Но каждое утро, карабкаясь по обледенелым ступеням, наверх поднимался Акамие, и став лицом к скале, вершины которой он не мог видеть, молил Судьбу: приведи, приведи его, и дай мне дождаться его, дай дожить.

Все короче становились полоски вяленого мяса, все жиже похлебка, и пресные лепешки раздавали по-прежнему по две, но сами они стали меньше, а потом стали давать по одной, а потом — по половине. Муки еще хватало, но заканчивался запасенный в горшочках жир, потому что женщины стали добавлять его в похлебку вместо мяса. Есть стало скучно, только что теплого плеснуть в сосущую пустоту чрева, и не наедались. А еще далеко было до весны, до шумных дождей, что смоют снега, расчистят дороги и тропы. И стало ясно, что голода не избежать.

О городе Шад-дам

А в Шад-даме был праздник.

Множество мелких, частящих, торопливых, перебивчивых ритмов спорили друг с другом, вызывая легкое головокружение, как если смотреть на беспорядочно мечущуюся стаю мелких птиц, и этот разнобой прошивали иглами вскрики дудок, вскрики и взвизги, и стоны — ноющие, сводящие низ живота, сосущие нутро.

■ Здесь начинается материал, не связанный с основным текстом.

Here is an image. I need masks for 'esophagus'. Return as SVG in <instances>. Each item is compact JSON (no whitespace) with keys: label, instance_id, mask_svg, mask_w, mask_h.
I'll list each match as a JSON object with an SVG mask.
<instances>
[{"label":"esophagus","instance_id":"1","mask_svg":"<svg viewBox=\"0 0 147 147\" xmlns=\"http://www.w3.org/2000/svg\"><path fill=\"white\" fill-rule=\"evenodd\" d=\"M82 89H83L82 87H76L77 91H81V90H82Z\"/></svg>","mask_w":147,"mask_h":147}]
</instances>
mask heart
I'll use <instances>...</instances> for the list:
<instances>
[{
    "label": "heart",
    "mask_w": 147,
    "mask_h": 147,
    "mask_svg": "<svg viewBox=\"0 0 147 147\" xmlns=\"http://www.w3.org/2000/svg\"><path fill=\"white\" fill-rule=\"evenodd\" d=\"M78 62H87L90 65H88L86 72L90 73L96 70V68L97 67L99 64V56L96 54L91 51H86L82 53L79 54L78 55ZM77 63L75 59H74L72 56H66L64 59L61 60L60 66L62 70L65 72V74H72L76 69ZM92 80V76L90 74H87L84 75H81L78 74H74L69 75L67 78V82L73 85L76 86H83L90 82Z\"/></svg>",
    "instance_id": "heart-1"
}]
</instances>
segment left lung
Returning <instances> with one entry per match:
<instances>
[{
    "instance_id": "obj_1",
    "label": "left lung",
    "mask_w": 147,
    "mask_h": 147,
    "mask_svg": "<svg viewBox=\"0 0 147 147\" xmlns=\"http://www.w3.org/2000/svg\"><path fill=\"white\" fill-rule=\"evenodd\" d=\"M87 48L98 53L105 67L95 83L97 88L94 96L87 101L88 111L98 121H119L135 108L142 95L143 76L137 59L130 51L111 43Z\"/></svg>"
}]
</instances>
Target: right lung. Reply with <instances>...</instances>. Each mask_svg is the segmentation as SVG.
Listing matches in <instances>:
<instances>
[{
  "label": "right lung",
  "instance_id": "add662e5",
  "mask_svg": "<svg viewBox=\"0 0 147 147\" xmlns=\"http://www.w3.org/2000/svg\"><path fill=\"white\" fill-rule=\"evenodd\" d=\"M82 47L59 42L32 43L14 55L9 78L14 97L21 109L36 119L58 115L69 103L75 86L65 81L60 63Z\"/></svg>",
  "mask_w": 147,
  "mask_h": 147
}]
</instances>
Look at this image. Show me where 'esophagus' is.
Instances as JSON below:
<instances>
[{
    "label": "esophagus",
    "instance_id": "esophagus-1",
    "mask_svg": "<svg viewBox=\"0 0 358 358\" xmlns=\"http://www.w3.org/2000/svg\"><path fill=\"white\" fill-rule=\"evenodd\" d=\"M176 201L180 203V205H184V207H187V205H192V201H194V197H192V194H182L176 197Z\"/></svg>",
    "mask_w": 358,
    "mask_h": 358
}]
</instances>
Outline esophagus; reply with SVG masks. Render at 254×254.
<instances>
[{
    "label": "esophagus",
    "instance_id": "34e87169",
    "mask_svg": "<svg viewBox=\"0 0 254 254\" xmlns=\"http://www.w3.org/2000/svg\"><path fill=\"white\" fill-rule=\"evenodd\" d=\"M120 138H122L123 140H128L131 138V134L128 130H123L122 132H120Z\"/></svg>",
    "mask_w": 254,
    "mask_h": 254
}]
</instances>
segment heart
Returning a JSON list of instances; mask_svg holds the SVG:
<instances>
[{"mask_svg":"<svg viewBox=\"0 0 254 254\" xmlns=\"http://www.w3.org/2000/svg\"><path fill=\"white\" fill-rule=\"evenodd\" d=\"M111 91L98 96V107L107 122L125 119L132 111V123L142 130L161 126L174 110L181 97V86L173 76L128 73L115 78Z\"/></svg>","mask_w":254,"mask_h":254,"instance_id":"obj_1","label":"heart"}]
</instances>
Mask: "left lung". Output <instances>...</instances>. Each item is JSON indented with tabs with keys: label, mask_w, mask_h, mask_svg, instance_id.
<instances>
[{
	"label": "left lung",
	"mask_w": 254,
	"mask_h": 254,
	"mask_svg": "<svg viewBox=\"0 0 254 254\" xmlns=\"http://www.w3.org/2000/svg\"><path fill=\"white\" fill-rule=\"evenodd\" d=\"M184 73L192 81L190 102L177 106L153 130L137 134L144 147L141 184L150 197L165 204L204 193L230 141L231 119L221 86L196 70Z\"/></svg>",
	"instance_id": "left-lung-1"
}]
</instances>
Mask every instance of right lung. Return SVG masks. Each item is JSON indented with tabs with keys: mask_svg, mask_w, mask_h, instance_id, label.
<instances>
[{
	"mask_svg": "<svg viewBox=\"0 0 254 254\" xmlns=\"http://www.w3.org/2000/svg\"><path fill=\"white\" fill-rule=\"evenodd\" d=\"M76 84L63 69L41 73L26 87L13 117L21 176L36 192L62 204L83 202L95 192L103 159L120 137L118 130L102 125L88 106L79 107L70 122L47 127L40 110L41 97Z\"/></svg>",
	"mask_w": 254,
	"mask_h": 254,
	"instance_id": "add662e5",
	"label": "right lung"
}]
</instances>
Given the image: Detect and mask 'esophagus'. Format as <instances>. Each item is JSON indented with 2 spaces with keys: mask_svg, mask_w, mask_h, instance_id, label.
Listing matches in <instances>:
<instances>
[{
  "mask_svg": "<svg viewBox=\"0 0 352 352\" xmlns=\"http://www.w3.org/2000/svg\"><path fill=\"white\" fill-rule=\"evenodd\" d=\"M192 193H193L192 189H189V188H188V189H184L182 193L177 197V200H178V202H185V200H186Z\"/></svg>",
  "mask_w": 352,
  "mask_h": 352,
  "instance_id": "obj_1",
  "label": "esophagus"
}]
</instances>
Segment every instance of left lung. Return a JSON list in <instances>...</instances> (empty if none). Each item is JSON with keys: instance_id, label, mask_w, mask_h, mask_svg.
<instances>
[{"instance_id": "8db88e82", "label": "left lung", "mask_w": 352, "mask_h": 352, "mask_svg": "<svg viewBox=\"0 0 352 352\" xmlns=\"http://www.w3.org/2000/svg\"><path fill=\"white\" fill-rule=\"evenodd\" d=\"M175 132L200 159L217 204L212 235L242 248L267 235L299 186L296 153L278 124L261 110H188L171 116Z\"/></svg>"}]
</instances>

А по ступеням вниз уже шли девушки, взмахивая распущенными волосами, выкрашенными у всех в цвет яркий, едва не красный, раздражающий, от которого не оторвать взгляда, и вся их одежда была — сетки, скрепленные множеством булавок с головками из блестящих камушков, сетки, в которых нежной пленницей билась плоть плясуний, сетки, увешанные гремящими бубенцами, — и каждая плясунья, извиваясь и притопывая босыми пятками, вела свой ритм. И сегодня — единственный день в году — на них не было поясов с кошелями для уплаты Обоим богам, ибо сегодня боги подавали нищим.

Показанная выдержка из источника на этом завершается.